# SAIL Hackathon 2024

Team: Force Push
Members: Martin Doppstadt, Simon Böke, Philip Holstein, Felix Schnüll, Laura Schöne

## Start: Import Data

In [1]:
# import initial_data.csv
import pandas as pd
import numpy as np
import csv
import re
from sklearn.model_selection import train_test_split
from sklearn.ensemble import RandomForestClassifier
from sklearn.metrics import accuracy_score
from sklearn.ensemble import RandomForestRegressor
from sklearn.cluster import KMeans
from sklearn.metrics import pairwise_distances_argmin_min
from sklearn.preprocessing import StandardScaler


# import data from csv file
def import_data():
    data = pd.read_csv('initial_data.csv')
    return data

data = import_data()

In [2]:
# import queried data

def read_csv_file(file_path):
    # Initialisiere eine leere Liste, um die bereinigten Daten zu speichern
    cleaned_data = []

    # Lese die CSV-Datei
    with open(file_path, 'r') as csvfile:
        reader = csv.reader(csvfile, delimiter=';')  # Annahme: Semikolon als Trennzeichen
        for row in reader:
            # Verbinde die Zeilenelemente mit einem Komma, um das Trennzeichen zu vereinheitlichen
            unified_row = ','.join(row)
            # Ersetze mehrere aufeinander folgende Kommas durch ein einzelnes Komma
            unified_row = re.sub(r',+', ',', unified_row)
            # Teile die vereinheitlichte Zeile nach dem Komma auf
            split_row = unified_row.split(',')
            # Entferne die ersten zwei Parameter
            cleaned_row = split_row[1:]
            # Füge die bereinigte Zeile der Liste hinzu
            cleaned_data.append(cleaned_row)

    return cleaned_data

# Beispiel: Daten aus "input.csv" einlesen
input_file_path = "querys_ForcePush.csv"
cleaned_data = read_csv_file(input_file_path)

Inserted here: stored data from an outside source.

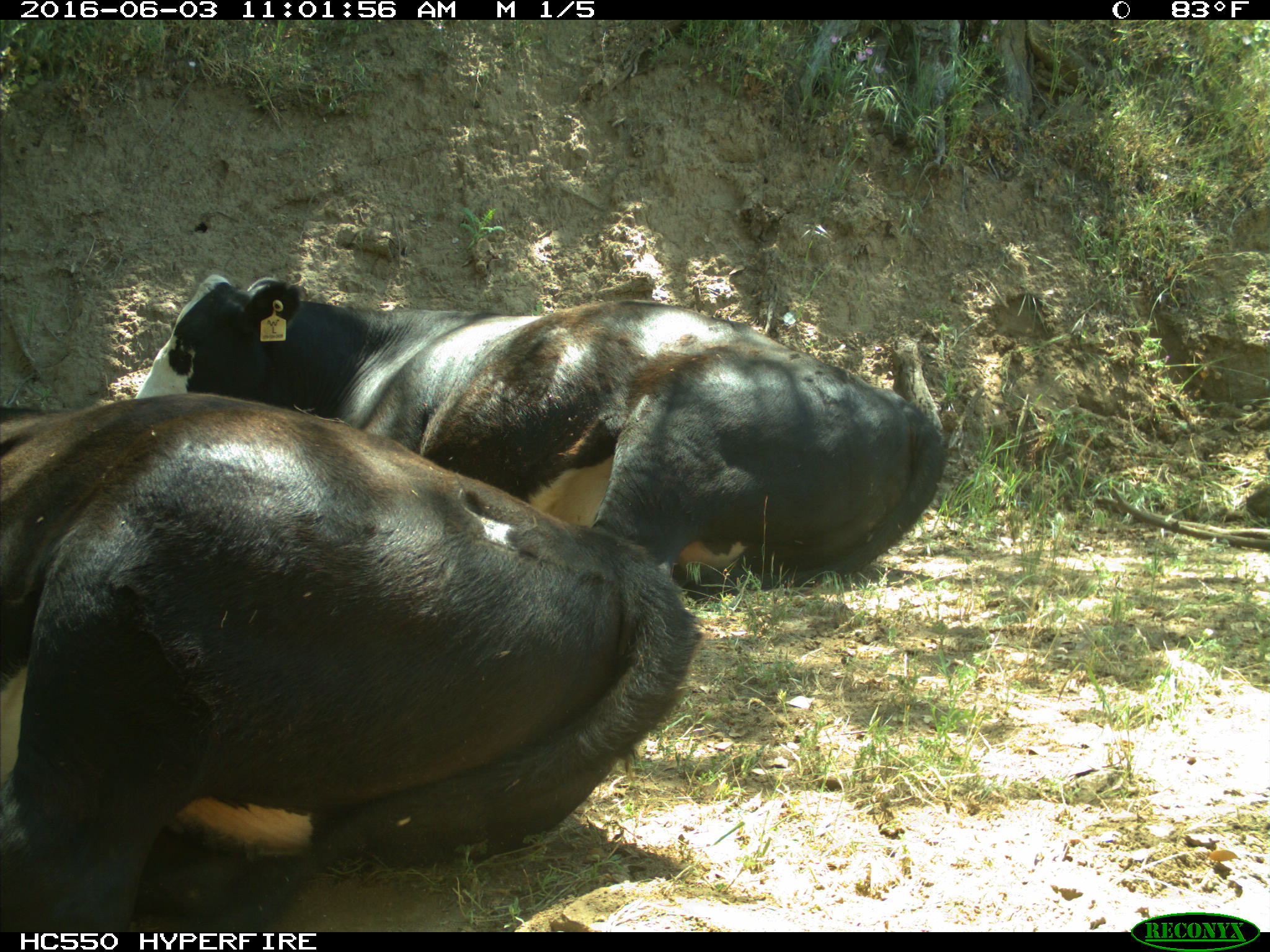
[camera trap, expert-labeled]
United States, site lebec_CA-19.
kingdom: Animalia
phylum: Chordata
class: Mammalia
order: Artiodactyla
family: Bovidae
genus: Bos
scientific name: Bos taurus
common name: domestic cow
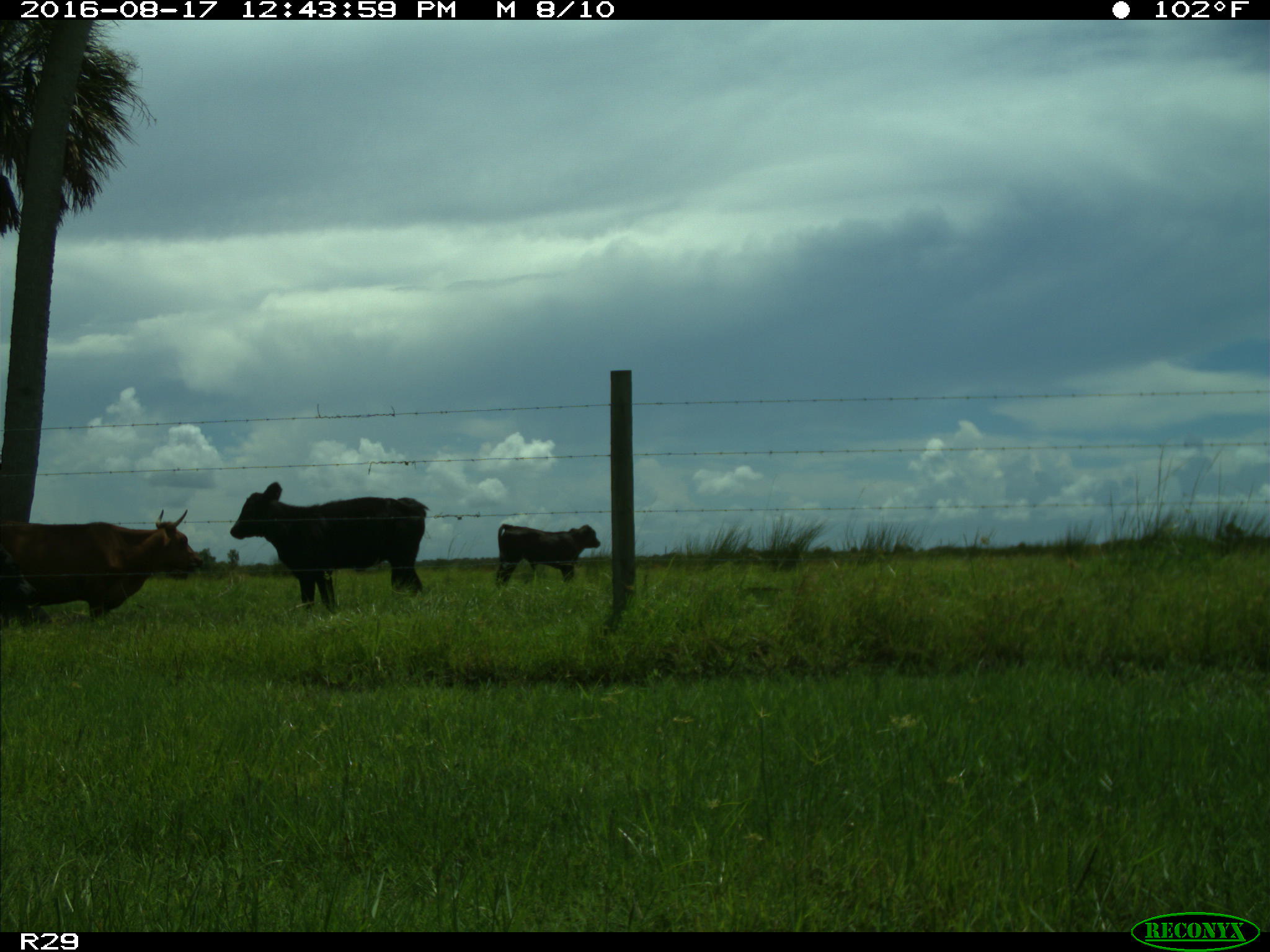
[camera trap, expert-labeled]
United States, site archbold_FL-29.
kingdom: Animalia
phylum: Chordata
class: Mammalia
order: Artiodactyla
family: Bovidae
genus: Bos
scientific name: Bos taurus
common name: domestic cow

# Bereinigte Daten als pandas DataFrame speichern mit erster Zeile als Spaltennamen
df_queried = pd.DataFrame(cleaned_data[1:], columns=cleaned_data[0])

### Add initial_data and querys

In [3]:
def add_data(data, queried_data):
    # add queried data (without cost) to initial data
    data = pd.concat([data, queried_data.iloc[:, :13]], axis=0)
    return data

data = add_data(data, df_queried)
# print(data)

data = data.astype(float)
# print(data.columns)
# drop PM2 column
data = data.drop(columns=['PM 2'])
# print(data.columns)
data = data.reset_index(drop=True)

### Functions to handle data

In [4]:
def get_input_data(data, row):
    x1, x2, x3, x4, x5, x6, x7, x8 = data.iloc[row, 0], data.iloc[row, 1], data.iloc[row, 2], data.iloc[row, 3], data.iloc[row, 4], data.iloc[row, 5], data.iloc[row, 6], data.iloc[row, 7]
    return x1, x2, x3, x4, x5, x6, x7, x8

def get_critical_output_data(data, i):
    x1, x2 = data.iloc[i, 9], data.iloc[i, 11]
    return x1, x2

# print data column 9 and 11 (PM 1 and Pressure cylinder)
# print(data.iloc[:, 9])
# print(data.iloc[:, 11])

### Inputs and Outputs columns

In [5]:
# put column names into a list
column_names = data.columns.values
#print(column_names)
inputs = column_names[0:8]
print("Inputs: ", inputs)
outputs = column_names[8:12]
print("Outputs: ", outputs)

Inputs:  ['Engine speed' 'Engine load' 'Railpressure' 'Air supply' 'Crank angle'
 'Intake pressure' 'Back pressure' 'Intake temperature']
Outputs:  ['NOx' 'PM 1' 'CO2' 'Pressure cylinder']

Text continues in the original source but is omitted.